>> Start DATA TO USE

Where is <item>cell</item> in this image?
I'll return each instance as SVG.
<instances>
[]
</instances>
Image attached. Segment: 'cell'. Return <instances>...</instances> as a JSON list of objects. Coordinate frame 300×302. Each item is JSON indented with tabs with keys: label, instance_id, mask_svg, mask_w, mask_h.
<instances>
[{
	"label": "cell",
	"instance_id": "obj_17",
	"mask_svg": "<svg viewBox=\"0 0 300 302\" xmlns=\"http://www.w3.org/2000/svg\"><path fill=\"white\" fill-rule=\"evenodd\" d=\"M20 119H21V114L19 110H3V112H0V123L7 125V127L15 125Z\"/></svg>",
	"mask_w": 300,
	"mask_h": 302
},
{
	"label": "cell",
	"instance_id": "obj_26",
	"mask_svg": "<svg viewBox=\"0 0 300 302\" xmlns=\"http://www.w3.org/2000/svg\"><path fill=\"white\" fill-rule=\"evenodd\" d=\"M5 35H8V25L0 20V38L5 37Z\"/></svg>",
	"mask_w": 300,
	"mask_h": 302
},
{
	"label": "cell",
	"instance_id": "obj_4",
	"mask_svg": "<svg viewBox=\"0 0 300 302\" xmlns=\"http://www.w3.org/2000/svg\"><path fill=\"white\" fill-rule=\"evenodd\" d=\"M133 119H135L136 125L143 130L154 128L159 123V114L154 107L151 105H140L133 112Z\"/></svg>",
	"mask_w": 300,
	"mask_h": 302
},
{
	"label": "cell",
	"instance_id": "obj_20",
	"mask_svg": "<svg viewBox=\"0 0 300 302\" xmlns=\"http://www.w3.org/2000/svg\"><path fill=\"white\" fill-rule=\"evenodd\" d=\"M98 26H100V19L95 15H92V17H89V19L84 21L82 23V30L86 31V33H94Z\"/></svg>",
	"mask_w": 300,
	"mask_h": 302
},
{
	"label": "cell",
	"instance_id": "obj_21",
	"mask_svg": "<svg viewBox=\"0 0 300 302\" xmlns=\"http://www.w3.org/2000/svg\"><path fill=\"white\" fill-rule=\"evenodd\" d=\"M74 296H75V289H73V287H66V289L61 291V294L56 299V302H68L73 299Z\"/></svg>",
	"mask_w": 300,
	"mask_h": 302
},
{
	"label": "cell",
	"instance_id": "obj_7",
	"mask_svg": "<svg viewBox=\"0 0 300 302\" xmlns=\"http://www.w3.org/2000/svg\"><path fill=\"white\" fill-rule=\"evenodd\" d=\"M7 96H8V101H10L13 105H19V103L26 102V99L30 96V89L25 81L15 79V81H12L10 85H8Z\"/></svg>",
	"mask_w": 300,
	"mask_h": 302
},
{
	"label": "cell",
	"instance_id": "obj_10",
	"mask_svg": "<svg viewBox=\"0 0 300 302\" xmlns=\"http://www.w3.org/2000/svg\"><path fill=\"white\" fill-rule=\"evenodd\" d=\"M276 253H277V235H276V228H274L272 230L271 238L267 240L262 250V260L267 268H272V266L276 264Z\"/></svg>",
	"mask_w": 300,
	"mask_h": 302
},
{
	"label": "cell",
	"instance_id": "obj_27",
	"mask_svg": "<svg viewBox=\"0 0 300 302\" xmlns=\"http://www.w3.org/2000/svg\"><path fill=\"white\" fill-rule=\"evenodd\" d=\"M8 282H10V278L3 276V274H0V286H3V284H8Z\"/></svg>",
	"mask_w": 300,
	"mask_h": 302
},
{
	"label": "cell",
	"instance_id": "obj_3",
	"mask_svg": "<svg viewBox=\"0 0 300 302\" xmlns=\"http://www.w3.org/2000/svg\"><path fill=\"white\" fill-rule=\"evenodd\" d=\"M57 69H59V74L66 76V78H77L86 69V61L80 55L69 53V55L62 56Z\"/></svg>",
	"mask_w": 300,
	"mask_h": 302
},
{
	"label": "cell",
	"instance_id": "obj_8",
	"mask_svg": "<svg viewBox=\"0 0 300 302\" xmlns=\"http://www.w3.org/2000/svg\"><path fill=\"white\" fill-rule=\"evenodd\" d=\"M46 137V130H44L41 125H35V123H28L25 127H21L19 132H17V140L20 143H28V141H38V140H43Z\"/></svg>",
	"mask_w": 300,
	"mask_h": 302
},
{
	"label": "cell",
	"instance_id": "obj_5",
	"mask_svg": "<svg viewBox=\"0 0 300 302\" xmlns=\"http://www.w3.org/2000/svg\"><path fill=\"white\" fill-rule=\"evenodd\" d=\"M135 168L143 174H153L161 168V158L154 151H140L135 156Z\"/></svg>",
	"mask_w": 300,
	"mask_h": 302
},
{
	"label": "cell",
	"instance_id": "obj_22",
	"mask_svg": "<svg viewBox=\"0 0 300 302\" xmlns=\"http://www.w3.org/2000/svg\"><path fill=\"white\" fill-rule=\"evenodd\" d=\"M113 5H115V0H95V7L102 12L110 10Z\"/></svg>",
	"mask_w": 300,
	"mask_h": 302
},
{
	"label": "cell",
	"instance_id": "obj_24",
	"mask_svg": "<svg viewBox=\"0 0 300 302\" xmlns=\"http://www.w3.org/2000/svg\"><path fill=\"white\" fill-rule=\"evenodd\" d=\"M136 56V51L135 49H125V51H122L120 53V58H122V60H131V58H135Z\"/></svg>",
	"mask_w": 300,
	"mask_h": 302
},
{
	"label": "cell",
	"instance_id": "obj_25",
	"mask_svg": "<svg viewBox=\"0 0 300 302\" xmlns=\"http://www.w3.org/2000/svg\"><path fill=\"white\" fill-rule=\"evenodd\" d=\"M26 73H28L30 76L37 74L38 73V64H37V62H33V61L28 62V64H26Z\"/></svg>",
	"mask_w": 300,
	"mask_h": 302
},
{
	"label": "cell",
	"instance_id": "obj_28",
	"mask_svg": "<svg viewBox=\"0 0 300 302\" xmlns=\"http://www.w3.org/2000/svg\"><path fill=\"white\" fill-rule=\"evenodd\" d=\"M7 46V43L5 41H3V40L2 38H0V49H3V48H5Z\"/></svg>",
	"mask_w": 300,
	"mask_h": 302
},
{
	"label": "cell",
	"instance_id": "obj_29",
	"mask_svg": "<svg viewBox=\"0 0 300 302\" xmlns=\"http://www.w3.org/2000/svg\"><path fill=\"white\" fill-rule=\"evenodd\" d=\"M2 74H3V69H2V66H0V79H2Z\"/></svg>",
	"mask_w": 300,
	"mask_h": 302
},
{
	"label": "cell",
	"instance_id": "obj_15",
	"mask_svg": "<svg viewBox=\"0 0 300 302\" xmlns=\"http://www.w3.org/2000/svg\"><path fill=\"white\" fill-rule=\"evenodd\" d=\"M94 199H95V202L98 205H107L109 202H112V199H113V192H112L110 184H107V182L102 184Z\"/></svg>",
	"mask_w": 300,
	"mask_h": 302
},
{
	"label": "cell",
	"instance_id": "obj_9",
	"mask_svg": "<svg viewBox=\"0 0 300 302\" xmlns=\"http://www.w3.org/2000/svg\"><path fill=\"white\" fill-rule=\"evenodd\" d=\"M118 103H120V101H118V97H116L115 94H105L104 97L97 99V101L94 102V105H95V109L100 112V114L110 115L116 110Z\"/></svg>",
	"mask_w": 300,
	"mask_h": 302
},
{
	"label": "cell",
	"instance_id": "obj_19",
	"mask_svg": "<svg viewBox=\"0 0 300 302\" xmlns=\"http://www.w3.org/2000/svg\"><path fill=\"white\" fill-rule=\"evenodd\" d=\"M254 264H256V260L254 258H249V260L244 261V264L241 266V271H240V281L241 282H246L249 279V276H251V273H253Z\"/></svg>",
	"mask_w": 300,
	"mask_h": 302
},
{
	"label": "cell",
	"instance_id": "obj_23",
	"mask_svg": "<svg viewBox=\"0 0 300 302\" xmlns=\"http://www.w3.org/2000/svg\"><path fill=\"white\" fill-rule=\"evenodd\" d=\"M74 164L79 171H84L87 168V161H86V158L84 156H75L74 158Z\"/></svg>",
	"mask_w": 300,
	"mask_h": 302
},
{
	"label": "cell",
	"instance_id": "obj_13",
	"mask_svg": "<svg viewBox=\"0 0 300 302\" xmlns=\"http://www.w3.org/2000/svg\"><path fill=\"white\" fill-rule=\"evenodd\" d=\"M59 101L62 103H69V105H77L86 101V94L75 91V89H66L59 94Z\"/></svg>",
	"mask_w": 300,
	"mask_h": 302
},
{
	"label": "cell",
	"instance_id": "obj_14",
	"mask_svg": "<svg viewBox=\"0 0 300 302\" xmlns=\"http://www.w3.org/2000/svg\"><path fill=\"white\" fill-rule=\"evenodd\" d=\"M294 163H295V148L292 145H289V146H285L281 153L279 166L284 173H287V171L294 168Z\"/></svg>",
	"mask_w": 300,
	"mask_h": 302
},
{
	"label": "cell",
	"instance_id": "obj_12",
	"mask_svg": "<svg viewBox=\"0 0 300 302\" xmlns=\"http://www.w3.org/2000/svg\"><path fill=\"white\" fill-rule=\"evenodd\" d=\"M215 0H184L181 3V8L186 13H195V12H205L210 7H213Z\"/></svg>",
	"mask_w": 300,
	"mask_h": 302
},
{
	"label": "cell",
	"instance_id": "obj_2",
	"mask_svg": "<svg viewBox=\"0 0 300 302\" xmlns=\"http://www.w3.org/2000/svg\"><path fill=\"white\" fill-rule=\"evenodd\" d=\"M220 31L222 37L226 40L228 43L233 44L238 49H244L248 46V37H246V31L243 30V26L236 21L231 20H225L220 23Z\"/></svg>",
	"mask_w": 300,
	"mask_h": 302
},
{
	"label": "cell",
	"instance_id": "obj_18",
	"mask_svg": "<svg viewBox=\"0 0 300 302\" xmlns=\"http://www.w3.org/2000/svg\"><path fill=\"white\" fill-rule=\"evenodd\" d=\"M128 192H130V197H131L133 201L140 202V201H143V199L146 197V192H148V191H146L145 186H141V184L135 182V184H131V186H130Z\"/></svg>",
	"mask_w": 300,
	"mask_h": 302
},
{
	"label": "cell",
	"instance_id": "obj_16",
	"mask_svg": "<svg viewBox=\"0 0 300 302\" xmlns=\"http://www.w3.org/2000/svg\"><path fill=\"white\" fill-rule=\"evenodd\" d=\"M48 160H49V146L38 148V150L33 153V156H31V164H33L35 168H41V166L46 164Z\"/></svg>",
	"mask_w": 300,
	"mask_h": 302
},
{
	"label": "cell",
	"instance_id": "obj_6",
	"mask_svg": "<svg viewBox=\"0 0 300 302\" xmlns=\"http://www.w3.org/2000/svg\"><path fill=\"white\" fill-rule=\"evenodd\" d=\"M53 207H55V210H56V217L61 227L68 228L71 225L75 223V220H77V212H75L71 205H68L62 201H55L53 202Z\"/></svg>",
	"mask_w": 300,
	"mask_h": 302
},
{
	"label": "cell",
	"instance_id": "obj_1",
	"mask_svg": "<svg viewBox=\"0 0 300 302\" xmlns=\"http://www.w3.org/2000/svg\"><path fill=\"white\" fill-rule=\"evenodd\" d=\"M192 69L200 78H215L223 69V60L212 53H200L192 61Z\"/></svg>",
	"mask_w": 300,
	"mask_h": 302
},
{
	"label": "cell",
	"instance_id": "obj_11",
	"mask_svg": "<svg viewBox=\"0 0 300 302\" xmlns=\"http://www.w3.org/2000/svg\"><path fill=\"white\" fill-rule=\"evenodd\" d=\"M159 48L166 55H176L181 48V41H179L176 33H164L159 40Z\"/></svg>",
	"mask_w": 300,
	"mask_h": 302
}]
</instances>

>> End DATA TO USE
>> Start DATA TO USE

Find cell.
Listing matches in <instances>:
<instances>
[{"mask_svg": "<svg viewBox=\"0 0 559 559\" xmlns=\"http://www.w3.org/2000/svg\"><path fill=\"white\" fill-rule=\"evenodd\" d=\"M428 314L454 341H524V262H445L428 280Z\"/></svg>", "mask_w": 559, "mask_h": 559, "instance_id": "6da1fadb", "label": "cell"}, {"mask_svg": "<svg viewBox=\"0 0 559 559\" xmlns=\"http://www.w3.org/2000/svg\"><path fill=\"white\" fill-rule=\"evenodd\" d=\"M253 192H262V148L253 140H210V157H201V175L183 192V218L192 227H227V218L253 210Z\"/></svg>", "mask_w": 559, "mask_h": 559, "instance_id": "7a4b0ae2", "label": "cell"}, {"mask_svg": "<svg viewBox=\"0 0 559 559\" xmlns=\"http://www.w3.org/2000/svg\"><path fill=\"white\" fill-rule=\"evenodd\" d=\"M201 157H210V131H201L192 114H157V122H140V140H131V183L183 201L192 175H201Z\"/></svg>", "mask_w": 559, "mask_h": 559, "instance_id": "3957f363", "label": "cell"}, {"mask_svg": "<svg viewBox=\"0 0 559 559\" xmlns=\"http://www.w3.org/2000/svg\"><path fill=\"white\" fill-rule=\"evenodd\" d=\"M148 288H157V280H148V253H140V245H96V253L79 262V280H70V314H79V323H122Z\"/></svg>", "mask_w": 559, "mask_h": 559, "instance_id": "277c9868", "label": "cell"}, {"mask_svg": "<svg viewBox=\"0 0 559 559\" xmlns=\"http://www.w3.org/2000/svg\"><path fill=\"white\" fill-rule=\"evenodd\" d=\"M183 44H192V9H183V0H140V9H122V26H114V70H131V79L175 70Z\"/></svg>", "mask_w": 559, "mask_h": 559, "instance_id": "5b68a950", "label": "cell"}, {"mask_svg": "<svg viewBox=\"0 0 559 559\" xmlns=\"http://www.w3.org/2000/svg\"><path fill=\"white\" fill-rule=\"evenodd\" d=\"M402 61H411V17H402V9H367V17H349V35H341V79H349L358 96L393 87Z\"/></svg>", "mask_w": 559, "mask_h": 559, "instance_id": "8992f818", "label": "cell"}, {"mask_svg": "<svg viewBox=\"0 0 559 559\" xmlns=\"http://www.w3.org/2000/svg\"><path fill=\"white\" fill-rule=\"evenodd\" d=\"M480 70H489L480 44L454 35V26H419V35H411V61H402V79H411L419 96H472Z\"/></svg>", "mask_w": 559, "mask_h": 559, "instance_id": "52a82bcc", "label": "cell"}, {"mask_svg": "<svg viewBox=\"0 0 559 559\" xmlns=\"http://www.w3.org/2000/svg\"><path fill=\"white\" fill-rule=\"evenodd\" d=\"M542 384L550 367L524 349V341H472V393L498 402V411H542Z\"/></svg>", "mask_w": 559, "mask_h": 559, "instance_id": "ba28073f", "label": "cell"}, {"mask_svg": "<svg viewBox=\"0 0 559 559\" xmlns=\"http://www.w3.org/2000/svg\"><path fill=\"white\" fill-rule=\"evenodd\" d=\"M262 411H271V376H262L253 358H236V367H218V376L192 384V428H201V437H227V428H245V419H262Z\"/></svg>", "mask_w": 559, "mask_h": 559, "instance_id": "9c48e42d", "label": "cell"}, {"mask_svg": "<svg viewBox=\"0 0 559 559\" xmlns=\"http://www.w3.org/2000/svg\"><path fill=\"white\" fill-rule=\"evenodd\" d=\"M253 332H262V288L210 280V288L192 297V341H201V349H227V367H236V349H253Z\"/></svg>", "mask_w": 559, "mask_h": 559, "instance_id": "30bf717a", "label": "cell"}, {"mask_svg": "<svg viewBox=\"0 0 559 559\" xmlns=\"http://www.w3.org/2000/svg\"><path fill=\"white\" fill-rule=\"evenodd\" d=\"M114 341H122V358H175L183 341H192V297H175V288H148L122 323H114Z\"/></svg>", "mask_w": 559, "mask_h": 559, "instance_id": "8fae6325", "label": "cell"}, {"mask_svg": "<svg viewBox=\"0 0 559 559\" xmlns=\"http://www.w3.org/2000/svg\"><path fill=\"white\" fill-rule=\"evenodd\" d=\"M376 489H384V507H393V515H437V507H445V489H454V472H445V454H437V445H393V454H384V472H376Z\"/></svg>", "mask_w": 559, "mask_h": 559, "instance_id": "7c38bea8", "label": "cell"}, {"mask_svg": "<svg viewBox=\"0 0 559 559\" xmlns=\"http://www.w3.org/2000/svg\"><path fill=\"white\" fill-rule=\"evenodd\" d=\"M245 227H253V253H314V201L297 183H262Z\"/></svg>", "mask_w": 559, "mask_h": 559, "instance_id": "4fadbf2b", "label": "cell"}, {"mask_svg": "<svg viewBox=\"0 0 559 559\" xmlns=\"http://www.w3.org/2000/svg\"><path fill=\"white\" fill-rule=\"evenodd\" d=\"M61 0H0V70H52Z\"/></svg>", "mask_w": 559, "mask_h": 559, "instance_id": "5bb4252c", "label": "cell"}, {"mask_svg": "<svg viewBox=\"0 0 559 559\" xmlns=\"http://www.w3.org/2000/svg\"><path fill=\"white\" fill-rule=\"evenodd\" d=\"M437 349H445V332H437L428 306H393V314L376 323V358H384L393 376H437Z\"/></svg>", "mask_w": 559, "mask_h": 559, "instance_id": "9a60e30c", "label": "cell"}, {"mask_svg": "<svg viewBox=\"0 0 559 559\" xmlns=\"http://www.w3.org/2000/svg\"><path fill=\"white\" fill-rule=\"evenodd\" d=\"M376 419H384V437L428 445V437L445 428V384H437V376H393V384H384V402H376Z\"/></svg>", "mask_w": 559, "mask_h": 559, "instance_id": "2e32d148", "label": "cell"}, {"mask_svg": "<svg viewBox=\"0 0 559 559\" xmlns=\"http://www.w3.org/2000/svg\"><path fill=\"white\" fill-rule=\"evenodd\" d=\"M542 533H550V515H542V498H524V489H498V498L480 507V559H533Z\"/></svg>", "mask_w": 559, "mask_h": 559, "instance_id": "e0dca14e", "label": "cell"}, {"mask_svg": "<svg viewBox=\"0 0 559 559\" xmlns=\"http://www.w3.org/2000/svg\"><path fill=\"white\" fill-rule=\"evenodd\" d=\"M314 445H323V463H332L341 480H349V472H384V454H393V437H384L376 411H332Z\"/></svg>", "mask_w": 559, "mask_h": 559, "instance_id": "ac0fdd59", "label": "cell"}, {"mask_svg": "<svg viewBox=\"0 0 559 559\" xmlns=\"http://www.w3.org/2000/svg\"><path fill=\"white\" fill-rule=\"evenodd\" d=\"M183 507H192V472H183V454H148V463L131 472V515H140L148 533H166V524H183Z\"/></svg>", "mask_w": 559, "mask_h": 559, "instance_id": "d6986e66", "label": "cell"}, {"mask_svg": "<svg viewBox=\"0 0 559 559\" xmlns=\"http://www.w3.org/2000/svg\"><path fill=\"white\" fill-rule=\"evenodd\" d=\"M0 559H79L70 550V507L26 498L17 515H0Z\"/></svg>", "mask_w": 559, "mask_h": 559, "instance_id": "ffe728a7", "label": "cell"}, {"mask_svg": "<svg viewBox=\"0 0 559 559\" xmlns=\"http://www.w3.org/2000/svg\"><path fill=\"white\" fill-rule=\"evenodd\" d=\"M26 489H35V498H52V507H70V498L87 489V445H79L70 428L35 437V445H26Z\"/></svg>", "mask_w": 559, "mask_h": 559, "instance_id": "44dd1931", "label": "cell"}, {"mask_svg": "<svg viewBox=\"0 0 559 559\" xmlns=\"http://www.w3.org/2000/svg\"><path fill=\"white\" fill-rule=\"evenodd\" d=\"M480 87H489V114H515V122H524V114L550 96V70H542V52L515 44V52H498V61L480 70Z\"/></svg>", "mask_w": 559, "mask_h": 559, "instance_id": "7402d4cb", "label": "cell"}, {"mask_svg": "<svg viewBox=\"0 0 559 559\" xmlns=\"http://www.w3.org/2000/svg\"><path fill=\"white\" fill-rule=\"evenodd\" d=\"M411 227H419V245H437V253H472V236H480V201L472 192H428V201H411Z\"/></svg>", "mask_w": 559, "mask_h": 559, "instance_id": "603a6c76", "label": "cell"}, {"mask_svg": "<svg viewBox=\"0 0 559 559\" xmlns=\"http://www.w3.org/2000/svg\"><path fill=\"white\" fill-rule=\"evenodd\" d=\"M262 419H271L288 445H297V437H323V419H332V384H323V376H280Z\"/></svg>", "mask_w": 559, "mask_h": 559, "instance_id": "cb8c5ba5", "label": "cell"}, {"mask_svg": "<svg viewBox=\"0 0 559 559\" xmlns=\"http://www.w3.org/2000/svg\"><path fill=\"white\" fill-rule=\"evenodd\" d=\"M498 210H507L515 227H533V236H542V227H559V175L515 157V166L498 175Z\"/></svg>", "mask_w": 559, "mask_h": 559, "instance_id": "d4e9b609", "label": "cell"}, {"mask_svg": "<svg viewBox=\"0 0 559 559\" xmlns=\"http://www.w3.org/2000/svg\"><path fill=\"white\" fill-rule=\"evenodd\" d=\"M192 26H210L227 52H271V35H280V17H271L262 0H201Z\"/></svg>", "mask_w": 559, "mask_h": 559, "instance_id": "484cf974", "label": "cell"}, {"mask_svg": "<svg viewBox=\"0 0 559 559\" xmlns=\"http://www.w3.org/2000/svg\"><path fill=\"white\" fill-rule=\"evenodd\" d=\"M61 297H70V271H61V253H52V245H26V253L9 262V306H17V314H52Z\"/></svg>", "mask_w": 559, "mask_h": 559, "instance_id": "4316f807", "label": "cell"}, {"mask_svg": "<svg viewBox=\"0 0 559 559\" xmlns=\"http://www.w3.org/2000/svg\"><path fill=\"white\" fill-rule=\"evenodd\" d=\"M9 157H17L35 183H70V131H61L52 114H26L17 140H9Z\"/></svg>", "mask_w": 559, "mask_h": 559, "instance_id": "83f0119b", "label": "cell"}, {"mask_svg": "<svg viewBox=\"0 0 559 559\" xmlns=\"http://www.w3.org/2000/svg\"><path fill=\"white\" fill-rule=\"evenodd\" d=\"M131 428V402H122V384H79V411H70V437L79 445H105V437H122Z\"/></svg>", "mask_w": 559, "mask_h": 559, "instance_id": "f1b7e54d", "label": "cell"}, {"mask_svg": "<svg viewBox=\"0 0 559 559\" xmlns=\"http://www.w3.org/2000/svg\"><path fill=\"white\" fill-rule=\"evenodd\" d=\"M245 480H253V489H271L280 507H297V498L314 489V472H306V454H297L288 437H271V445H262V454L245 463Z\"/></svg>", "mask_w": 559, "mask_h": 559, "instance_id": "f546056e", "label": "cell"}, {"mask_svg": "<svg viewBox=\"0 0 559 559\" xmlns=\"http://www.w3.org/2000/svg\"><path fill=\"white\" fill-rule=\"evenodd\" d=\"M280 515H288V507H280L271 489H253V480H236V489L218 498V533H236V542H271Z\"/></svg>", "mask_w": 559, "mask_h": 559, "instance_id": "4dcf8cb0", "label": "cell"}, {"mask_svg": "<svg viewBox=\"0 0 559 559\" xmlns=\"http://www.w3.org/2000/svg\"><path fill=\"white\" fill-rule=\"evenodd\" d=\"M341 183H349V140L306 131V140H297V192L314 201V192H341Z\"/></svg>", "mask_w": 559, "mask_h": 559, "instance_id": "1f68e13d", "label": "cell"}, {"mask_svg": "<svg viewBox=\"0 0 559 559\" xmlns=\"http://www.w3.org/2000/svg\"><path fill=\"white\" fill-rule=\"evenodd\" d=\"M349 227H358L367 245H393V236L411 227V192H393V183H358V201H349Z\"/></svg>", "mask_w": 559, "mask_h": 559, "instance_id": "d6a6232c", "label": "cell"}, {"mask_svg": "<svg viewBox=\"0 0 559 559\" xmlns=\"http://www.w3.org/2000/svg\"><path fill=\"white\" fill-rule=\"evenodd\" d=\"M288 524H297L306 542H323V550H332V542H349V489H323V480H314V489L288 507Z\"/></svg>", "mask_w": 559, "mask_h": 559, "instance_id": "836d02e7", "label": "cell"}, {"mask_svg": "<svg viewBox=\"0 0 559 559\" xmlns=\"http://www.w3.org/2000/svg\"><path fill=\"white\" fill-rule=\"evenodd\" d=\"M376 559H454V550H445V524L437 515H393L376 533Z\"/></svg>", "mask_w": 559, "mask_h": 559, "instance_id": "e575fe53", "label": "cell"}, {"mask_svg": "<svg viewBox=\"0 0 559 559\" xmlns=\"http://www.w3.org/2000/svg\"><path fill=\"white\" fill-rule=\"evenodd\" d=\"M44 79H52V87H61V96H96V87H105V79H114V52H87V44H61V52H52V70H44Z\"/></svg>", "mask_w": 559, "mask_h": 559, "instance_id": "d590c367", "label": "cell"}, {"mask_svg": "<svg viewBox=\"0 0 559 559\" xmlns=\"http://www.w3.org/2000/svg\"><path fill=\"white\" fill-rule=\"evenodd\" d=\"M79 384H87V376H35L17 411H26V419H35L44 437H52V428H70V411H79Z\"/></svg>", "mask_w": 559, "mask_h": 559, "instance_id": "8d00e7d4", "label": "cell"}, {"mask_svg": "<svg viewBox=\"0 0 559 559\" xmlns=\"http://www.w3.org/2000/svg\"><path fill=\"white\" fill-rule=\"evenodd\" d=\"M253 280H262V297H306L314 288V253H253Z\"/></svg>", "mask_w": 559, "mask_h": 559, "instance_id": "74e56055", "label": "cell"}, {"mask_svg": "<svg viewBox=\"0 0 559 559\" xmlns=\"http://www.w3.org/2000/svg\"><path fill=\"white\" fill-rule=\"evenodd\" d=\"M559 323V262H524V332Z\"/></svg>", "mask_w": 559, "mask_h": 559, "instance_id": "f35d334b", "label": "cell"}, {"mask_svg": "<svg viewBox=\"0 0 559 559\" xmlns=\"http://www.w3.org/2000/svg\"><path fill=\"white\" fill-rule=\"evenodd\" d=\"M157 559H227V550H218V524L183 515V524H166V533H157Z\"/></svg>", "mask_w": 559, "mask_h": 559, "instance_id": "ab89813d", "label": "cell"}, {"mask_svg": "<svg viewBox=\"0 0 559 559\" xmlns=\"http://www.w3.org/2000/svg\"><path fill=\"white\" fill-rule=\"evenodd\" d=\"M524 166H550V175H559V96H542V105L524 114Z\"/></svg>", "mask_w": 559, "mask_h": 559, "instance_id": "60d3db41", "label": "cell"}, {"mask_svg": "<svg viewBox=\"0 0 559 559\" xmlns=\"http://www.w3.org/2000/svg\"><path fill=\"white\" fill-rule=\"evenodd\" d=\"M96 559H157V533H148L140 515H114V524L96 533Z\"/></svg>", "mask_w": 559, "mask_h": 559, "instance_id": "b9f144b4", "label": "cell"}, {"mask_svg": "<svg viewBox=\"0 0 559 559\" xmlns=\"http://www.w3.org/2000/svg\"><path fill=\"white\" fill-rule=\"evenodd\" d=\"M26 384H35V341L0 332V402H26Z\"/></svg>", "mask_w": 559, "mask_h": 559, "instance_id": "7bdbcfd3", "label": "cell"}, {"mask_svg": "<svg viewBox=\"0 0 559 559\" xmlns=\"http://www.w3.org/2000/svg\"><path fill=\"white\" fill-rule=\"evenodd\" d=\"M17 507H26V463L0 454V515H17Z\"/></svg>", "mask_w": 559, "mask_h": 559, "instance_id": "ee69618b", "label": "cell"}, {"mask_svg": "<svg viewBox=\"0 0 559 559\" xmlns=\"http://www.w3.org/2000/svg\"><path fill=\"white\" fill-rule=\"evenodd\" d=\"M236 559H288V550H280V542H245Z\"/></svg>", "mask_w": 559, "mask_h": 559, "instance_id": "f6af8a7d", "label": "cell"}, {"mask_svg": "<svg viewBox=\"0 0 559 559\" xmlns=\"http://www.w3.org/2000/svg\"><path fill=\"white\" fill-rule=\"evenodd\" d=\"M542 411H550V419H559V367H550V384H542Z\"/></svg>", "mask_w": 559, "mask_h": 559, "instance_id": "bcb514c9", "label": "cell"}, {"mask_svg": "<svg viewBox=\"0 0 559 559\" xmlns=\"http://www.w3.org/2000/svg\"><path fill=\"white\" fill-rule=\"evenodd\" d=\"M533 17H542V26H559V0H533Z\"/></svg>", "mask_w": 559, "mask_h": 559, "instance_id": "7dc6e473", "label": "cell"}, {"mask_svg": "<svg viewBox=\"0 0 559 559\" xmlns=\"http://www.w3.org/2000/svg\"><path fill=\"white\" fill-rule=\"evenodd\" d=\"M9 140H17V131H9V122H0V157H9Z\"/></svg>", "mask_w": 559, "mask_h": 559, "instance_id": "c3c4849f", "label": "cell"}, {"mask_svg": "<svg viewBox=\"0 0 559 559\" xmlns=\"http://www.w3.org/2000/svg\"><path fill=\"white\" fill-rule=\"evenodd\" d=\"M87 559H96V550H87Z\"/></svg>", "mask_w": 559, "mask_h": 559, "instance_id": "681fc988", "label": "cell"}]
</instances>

>> End DATA TO USE

### PROBLEM REQUIREMENTS
Find every line in the entries above that contains the string "item" and copy each of those lines.

### ANSWER TO THE TASK
Where is <item>cell</item> in this image?
Image attached. Segment: 'cell'. Return <instances>...</instances> as a JSON list of objects. Coordinate frame 300×302. Each item is JSON indented with tabs with keys: label, instance_id, mask_svg, mask_w, mask_h.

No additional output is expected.